A candlestick chart is simply a chart made up of candlesticks to describe the movement of price in a particular timeframe. This timeframe can be 1 minute or one hour or one day etc.
Price And Time Charts
How do you represent how price changes over time? With a price time-chart.
There are 3 main price times charts used:
- a candlestick chart
- a bar chart
- a line chart
The only difference between a candlestick chart and a bar chart is the body: the candlestick chart has a body but a bar chart does not.
Candlestick Charts
Now, each candlestick in the chart represents 4 important information about how price moved during that time period:
- the opening price.
- the closing price
- the high price
- the low price
Bullish Candlestick
If a candlestick opened and closed at a higher price at the end of a period or timeframe, that is a bullish candlestick.
Bearish Candlestick
If a candlestick opened and closed at a lower price then that is a bearish candlestick.

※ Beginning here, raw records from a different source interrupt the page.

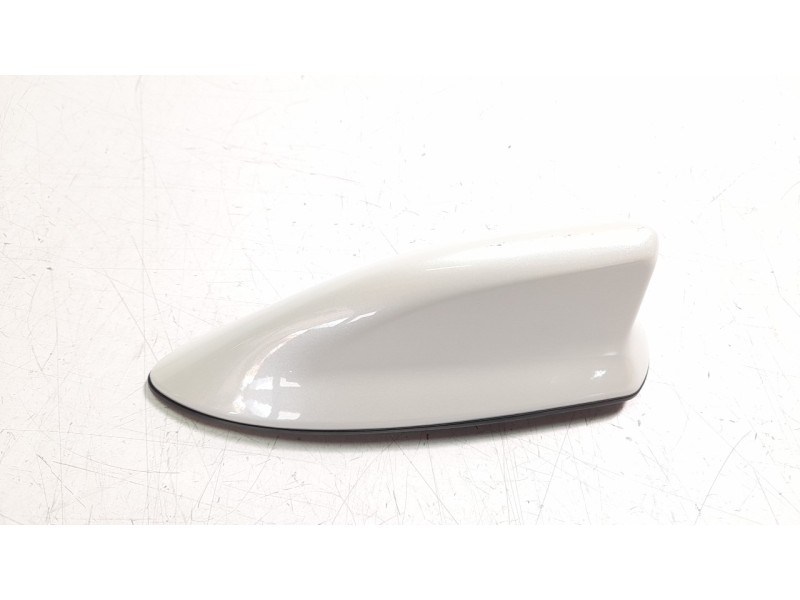 Recambio de antena para toyota corolla (e21) referencia OEM IAM 8676002090  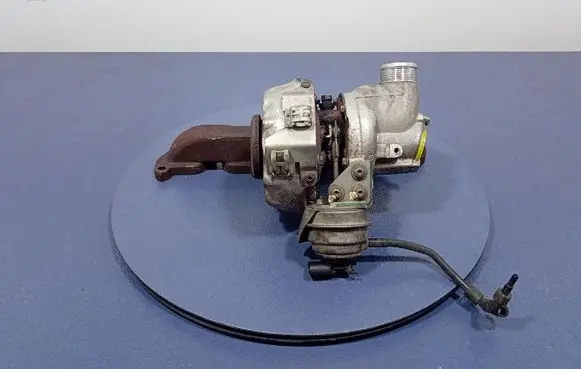 Volkswagen Golf Sportsvan Turbo system vacuum part 04L253020S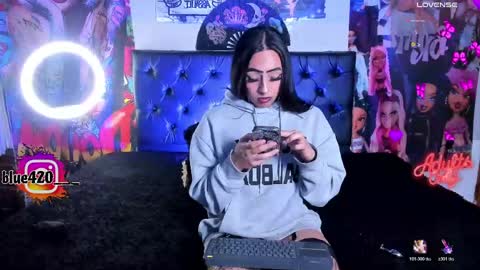 Snapshot of skyler__blue4 chatting on 06-05-26, 02:29 blue online show from 06-05-26, 02:29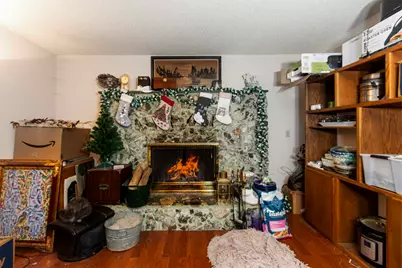 251 Surrey Drive, Grants Pass, OR 97526 - Photo 3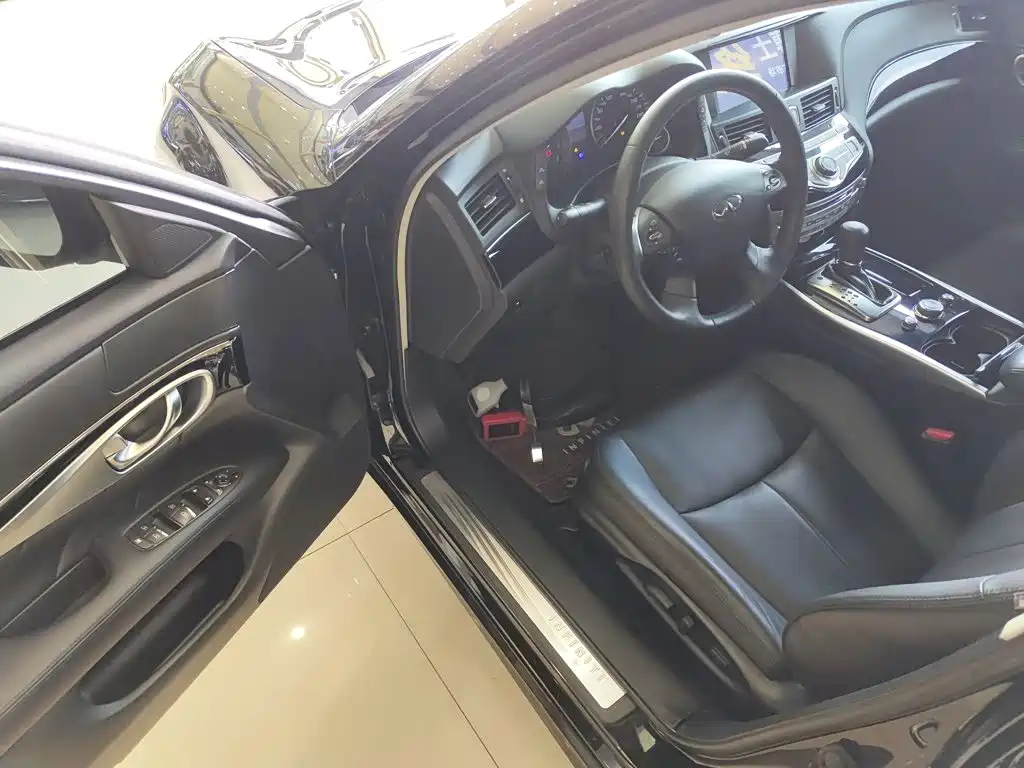 Infiniti Q70 — фотографии объявления, Фото 16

Once you have all these bullish and bearish candlesticks form one after another in a chart, you have a candlestick chart.
Below is an example of a GBPCHF daily candlestick chart:
- each of these candlestick represents 1 day=24 hours. Once 24 hours is up, the next candlestick forms.
How To Read And Analyze A Candlestick Chart
Its really simple: if you see a lot more bullish candlesticks form in sequence in a chart, the trend will generally be an uptrend.
The opposite is also true: If you see a lot more bearish candlesticks in a candlestick chart, the trend will most likely be a downtrend.